In particular, export orders recorded a 1.7% decrease compared to Q3 2022, for an absolute value of the index of 96.2. On the domestic front, orders fell by 45.1% to an absolute value of 24.
Barbara Colombo, Ucimu’s president, said: “The data confirms the negative trend that we have been seeing since the beginning of the year, a trend resulting from several factors. Regarding the domestic market, the decline in new orders is not unexpected and corresponds to a general downturn in demand after the boom of the last few years.
“That said, the digital transition process that the Italian manufacturing industry is currently undergoing still needs to be completed, particularly in light of the new European directives on sustainability and ‘green’ manufacturing; and while the transformation of our industry is there for all to see, it is not evenly distributed among large, medium and small-size industries — and is certainly not completed. As this transition represents one of the main factors of competitiveness for Italy’s economic system, which has the manufacturing industry as its cornerstone, it is necessary to support it through appropriate measures.
“We are aware that there are limited economic resources and an extremely difficult context, but now — more than ever — policies for development are needed. We therefore welcome the decision to include, in the draft for the 2024 Budget Package, the re-financing of the Sabatini Law and the incentives for enterprises that return to produce in Italy, as well as tax cuts for citizens and companies.

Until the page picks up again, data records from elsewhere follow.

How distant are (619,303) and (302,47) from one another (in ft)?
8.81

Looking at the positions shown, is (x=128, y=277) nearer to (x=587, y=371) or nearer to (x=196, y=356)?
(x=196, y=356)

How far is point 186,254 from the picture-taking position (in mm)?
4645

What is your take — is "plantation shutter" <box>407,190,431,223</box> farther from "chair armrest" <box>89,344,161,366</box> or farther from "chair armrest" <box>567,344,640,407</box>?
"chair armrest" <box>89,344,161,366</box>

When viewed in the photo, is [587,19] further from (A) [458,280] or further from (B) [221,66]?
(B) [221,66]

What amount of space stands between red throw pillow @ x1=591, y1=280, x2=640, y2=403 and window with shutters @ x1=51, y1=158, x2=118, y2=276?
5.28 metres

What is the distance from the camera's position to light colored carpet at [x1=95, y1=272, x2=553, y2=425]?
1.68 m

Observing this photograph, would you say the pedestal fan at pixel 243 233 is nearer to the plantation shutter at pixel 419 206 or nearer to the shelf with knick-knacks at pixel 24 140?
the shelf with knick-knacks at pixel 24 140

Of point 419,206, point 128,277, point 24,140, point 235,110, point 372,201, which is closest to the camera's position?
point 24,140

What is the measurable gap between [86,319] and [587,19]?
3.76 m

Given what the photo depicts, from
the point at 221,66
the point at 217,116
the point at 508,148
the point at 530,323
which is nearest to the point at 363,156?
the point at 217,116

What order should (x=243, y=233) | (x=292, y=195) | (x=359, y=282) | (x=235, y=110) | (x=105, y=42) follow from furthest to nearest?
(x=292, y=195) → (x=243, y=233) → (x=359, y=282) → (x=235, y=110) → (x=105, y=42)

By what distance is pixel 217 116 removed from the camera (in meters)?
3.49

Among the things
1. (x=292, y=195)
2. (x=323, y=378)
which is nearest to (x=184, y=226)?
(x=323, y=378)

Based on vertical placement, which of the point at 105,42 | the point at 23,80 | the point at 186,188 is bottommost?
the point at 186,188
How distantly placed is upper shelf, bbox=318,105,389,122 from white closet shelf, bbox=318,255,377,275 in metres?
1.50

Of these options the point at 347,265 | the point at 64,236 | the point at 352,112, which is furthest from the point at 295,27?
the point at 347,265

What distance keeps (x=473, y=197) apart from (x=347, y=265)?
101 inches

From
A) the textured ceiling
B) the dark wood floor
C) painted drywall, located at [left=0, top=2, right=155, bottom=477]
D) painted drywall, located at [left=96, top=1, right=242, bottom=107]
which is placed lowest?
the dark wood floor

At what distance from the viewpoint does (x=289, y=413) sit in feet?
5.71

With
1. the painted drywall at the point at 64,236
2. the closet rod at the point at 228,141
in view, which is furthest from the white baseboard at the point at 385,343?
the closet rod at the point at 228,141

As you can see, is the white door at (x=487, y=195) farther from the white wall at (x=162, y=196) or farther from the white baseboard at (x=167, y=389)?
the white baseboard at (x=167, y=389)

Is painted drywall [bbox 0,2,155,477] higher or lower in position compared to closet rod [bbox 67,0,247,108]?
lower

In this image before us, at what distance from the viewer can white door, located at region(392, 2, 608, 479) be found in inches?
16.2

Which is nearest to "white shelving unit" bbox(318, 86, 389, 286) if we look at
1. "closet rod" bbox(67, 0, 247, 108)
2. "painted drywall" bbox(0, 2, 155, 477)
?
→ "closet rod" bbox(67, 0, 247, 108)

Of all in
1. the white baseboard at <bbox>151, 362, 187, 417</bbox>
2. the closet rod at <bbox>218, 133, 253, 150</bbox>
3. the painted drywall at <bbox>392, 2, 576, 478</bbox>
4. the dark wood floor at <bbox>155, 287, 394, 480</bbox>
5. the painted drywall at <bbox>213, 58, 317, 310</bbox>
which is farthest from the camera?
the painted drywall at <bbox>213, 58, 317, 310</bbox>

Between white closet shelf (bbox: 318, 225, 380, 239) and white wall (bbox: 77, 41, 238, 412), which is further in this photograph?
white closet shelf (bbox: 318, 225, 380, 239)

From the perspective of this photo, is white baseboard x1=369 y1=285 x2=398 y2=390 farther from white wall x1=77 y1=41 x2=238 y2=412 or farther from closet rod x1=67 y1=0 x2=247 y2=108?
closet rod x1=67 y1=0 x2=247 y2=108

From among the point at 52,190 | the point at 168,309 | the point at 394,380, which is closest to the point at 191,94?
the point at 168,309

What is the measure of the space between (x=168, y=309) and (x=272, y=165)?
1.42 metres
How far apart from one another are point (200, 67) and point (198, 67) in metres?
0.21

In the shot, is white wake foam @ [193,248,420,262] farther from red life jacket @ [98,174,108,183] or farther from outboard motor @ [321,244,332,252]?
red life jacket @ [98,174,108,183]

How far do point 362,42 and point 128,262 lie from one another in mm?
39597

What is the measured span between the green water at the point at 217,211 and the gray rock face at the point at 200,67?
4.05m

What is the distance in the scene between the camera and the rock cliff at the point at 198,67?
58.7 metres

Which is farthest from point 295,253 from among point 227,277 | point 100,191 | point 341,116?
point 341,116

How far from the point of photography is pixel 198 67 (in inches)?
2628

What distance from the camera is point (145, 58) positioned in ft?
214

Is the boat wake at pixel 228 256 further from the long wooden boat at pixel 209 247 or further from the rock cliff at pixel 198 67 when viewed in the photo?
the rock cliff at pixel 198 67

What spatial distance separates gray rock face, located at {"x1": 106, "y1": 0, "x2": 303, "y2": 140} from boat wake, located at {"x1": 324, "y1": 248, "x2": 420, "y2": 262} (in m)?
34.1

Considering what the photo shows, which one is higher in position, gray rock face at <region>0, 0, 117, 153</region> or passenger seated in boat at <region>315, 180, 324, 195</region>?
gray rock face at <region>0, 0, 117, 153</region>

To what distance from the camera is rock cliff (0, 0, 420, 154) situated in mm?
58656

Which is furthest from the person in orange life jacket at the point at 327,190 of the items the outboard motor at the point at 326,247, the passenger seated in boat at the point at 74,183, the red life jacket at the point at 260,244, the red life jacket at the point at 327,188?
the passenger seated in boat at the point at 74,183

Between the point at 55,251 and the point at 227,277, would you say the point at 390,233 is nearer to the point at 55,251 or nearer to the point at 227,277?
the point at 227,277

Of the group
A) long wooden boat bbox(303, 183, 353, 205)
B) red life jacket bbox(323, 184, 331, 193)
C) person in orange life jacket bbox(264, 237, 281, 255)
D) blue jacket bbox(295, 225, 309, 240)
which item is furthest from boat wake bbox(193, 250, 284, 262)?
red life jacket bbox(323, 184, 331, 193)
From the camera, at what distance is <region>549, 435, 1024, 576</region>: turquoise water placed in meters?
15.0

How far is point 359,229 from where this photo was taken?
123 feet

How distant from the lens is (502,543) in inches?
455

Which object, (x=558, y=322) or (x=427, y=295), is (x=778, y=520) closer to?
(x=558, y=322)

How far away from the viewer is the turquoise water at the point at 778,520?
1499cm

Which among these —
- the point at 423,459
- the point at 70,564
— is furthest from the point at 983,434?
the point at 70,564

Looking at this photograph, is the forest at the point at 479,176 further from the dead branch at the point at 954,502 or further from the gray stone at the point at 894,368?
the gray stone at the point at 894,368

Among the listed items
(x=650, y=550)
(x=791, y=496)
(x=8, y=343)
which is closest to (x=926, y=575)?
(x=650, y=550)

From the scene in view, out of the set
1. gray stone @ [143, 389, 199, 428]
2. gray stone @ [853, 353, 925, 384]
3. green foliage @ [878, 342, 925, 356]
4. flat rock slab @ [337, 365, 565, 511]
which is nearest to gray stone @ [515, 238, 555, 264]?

“On the export front, order intake was essentially stationary, unlike that of orders collected on the domestic market, where the incentives available over the years have brought about strong demand fluctuations. In particular, Italian manufacturers have always had the United States as a strong market, one that currently leads the export league. Indeed, the dynamism of North American demand, which we expect to remain as it is in the coming months, has substantially counterbalanced the weakness of the Asian and European markets.”